11 de septiembre de 2026 - 14:14 En las últimas horas, la justicia condenó al autor intelectual del atentado contra la fiscal de Corte subrogante Mónica Ferrero, ocurrido el 28 de setiembre de 2025. De acuerdo a la investigación, el imputado viajó a Bolivia y Brasil sin registros migratorios.
El abogado del condenado, Martín Frustaci, aseguró a Teledía que “no hay elementos que vinculen esos viajes con el atentado”.
Su cliente fue condenado por un delito de asociación para delinquir agravada en concurso formal con un delito de atentado agravado y un delito de estrago a la pena de siete años y tres meses de cumplimiento efectivo.
No obstante, Frustaci aclaró que podrá acceder a redención de pena, descontar por trabajo y estudios y solicitar la libertad anticipada con la mitad de la pena cumplida.
Según la investigación, el autor intelectual fue quien reclutó a los partícipes del atentado, definiendo las tareas para cada uno y luego planificó la destrucción de evidencias, incluyendo la posibilidad de matar a uno de los autores materiales.

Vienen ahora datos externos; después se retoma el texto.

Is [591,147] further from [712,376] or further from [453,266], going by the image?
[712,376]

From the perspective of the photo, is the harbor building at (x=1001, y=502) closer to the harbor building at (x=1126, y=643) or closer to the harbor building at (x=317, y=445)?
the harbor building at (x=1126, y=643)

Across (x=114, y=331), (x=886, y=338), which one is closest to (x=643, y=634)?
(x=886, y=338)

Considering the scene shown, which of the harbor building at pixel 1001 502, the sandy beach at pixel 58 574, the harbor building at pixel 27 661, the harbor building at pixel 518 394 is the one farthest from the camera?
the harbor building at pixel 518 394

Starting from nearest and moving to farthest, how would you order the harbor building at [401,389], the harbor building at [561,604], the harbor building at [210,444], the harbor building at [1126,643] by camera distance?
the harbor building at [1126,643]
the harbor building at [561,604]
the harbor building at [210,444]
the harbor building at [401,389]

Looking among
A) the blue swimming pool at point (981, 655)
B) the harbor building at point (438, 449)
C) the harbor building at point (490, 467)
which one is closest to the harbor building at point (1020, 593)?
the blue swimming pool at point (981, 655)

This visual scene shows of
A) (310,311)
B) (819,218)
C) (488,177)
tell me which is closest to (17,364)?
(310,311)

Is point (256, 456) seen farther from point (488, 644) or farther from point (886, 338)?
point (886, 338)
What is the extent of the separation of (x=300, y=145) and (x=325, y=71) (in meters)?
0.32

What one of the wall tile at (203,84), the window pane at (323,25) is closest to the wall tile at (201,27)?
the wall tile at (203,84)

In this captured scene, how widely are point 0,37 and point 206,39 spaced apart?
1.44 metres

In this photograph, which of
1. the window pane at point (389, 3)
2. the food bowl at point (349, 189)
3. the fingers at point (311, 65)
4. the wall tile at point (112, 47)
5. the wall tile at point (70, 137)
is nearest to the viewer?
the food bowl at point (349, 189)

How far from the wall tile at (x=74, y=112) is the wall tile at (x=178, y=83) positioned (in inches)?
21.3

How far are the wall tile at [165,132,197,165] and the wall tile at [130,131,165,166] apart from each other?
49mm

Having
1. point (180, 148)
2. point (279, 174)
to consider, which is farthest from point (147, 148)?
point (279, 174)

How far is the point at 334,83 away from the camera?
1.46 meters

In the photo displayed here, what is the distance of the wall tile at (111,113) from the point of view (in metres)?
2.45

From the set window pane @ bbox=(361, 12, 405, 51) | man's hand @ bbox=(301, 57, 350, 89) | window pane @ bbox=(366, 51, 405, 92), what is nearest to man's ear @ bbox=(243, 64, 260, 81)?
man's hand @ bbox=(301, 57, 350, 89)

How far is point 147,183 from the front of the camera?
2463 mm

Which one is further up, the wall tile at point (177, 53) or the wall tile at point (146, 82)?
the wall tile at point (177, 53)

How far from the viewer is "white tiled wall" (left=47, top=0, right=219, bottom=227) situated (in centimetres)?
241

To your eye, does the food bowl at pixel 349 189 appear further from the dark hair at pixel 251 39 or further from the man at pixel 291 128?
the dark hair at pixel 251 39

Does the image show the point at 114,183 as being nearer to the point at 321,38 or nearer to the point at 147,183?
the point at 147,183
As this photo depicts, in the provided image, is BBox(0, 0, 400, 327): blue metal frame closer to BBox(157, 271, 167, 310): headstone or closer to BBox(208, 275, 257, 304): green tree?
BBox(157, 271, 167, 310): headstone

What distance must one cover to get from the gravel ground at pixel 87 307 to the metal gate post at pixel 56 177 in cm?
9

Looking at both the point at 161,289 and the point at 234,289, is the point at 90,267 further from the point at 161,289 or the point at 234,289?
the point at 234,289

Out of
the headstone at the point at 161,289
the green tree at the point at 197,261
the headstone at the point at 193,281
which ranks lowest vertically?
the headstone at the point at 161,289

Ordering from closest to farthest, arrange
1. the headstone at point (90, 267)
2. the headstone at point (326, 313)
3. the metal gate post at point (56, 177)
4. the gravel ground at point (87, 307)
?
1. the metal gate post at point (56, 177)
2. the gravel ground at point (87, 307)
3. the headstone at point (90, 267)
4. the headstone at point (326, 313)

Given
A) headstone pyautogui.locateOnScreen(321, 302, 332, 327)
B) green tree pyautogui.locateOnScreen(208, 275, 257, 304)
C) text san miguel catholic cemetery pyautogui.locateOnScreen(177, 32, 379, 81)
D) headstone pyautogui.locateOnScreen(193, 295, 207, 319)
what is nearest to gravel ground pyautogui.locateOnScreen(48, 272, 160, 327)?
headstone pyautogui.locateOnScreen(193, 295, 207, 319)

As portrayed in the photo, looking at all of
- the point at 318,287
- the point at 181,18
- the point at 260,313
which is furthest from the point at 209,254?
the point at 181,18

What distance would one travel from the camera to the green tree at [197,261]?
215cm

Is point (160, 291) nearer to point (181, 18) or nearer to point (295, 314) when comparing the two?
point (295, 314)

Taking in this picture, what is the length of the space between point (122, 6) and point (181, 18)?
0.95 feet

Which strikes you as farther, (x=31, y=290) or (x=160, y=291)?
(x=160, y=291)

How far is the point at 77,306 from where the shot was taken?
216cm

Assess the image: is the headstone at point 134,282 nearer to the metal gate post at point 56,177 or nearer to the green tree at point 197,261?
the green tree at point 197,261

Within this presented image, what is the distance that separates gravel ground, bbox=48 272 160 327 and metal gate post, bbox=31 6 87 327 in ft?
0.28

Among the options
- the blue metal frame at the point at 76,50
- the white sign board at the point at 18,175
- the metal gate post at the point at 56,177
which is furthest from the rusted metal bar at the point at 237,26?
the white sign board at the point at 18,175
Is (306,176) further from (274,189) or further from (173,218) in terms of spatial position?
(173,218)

Un guante, cámaras, la colilla de un cigarro y teléfonos incautados fueron claves para aclarar este caso que ya tiene seis condenados y un imputado en prisión preventiva.
Respecto al análisis de mensajes, al día siguiente al atentado, el autor intelectual del hecho se comunicó con un contacto identificado como “Rey” a través de Signal, quien le consultó respecto a “cómo estaban las cosas en Uruguay”.
Sobre ese punto, el abogado dijo que “había varias hipótesis o especulaciones con roles o vinculaciones con terceras personas que no están formalmente en la investigación” pero apuntó que la defensa “dejó en claro” que no existieron.
“Más allá de la mera especulación, no hubo una evidencia sólida e inequívoca que pudiese enlazar la figura de mi defendido con otras personas que estarían más arriba en lo que sería la cadena de mando o en los rangos que hay en este tipo de organizaciones”, dijo, y aseguró que “no hay vínculos con Sebastián Marset”.